L’Émigration des Doukhobors


On a déjà beaucoup écrit sur les doukhobors[1] : les persécutions qu’ils ont subies en Russie pour avoir refusé le service militaire sont connues dans le monde entier. On connaît moins leur émigration dans l’île de Chypre et au Canada.

Outre Léon Tolstoï, ses trois amis : le prince Khilkov (neveu du ministre des Voies et Communications de la Russie), Tchertkov et surtout Biroukov, ont pris grande part à cette émigration.

Dès le commencement de 1898, les doukhobors se mettaient en instance pour obtenir du gouvernement l’autorisation de quitter la Russie : à cet effet, les représentants de leurs communes remirent une requête à l’impératrice douairière, Marie Feodorovna, lors de son séjour au Caucase ; de Sibérie, où il avait été déporté, Pierre Vériguine, l’un des plus actifs promoteurs du mouvement doukhobor, écrivit à l’impératrice Alexandra Feodorovna ; tandis que, de leur côté, les quakers anglais s’adressaient à Nicolas II.

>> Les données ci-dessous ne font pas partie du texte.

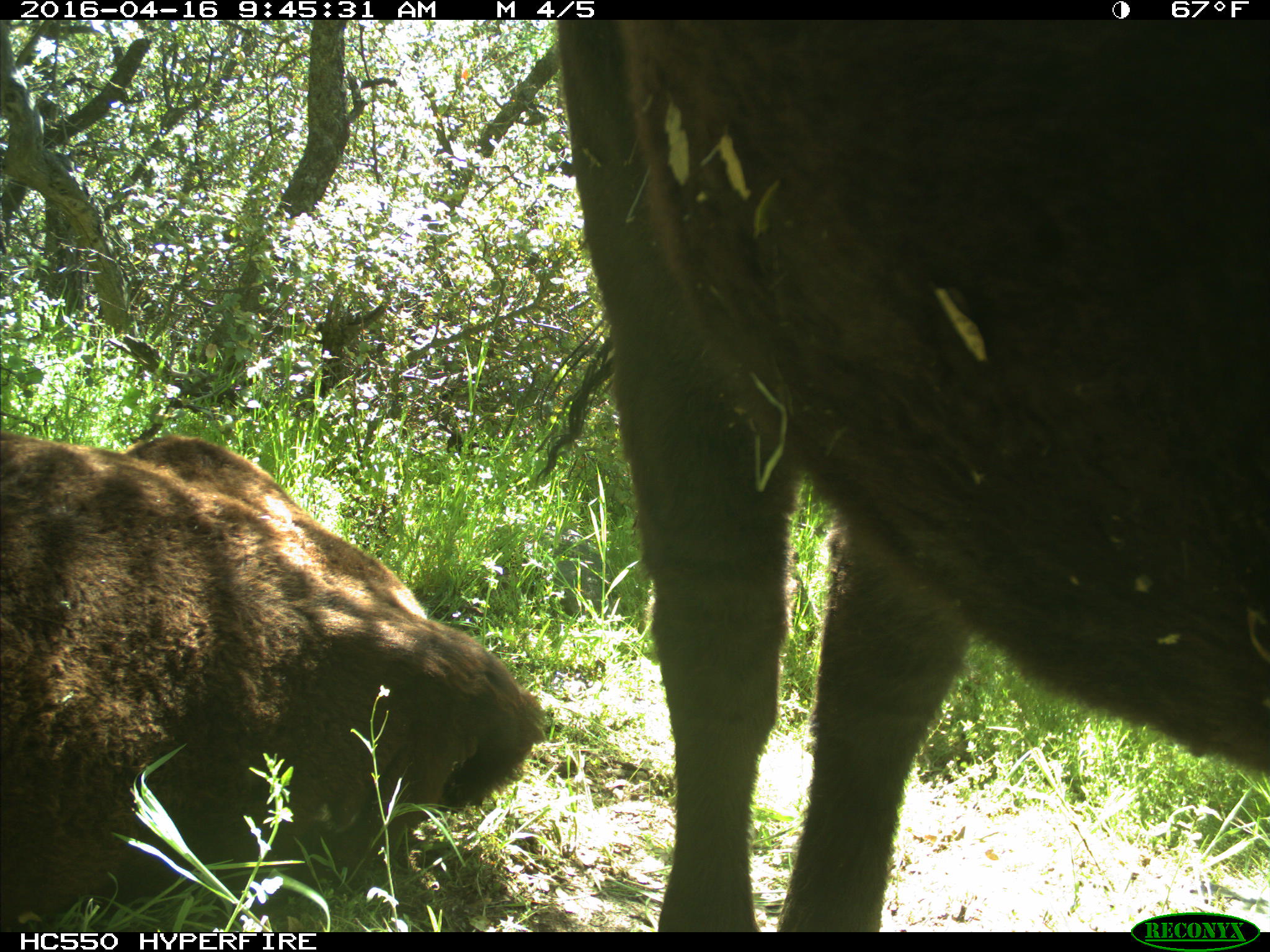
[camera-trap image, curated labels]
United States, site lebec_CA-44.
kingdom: Animalia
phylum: Chordata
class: Mammalia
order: Artiodactyla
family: Bovidae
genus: Bos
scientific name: Bos taurus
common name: domestic cow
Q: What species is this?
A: Bos taurus (domestic cow).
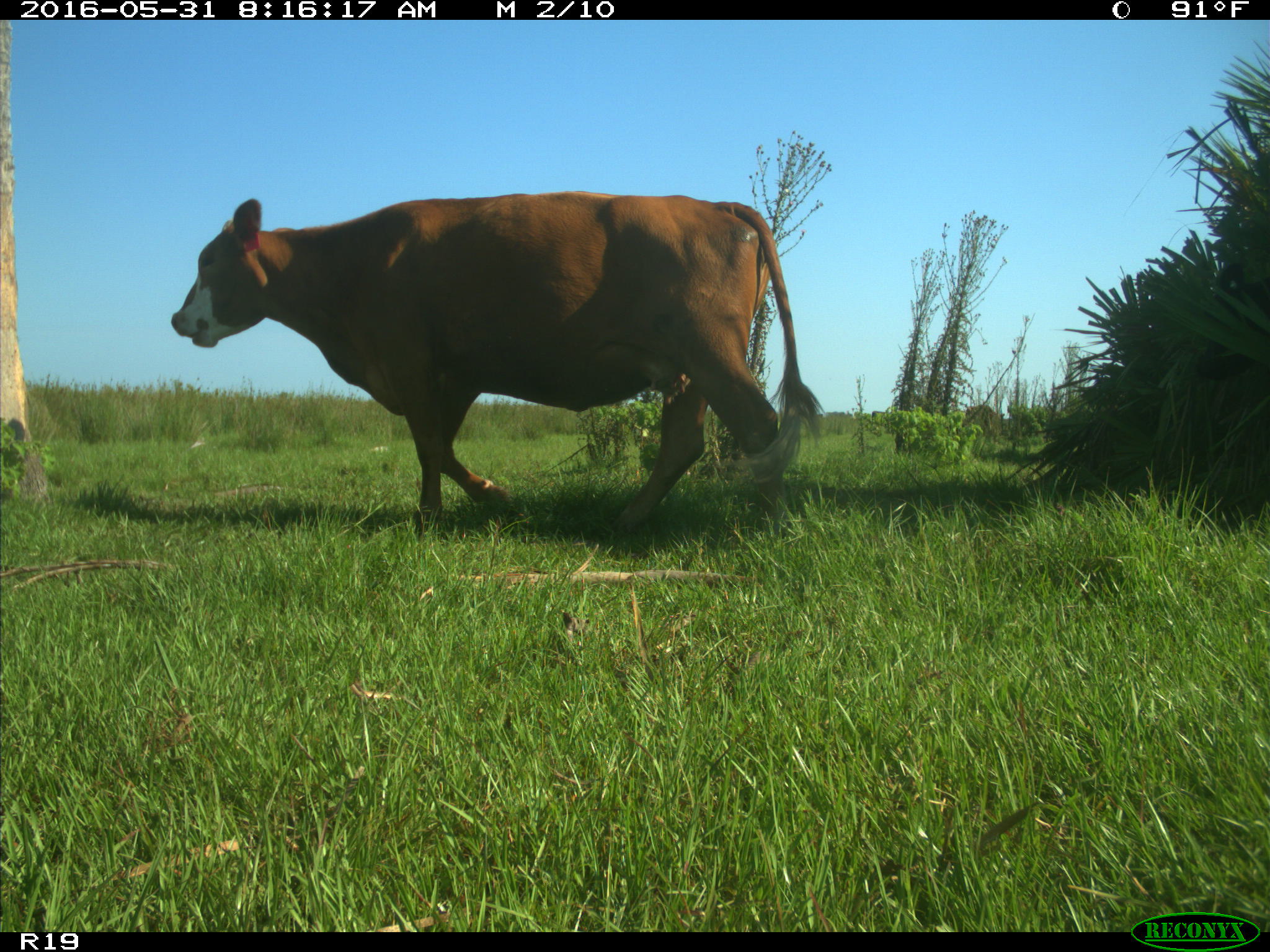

Ces efforts eurent ce résultat, qu’en février 1898, les doukhobors reçurent la permission officielle d’émigrer à l’étranger. Aussitôt, à Londres, les quakers instituèrent un comité chargé de recueillir de l’argent pour que cette émigration pût s’effectuer, et Léon Tolstoï écrivit dans ce sens un appel qui fut traduit dans toutes les langues. Grâce à ces initiatives, les sommes nécessaires à un premier départ furent réunies, et, le 19 août (nouveau style) de 1898, 1126 doukhobors quittèrent la Russie pour toujours.


I

Ce premier groupe se dirigea sur l’île de Chypre. Malgré ses conditions de vie défavorables, son climat malsain, l’île de Chypre avait été choisie pour ce motif qu’elle appartient à l’Angleterre, c’est-à-dire à un pays où le service militaire n’est pas obligatoire ; de plus, cette île est sur la route qui va du Caucase en Amérique, où les doukhobors pourraient plus facilement se rendre si le pays était par trop inhospitalier.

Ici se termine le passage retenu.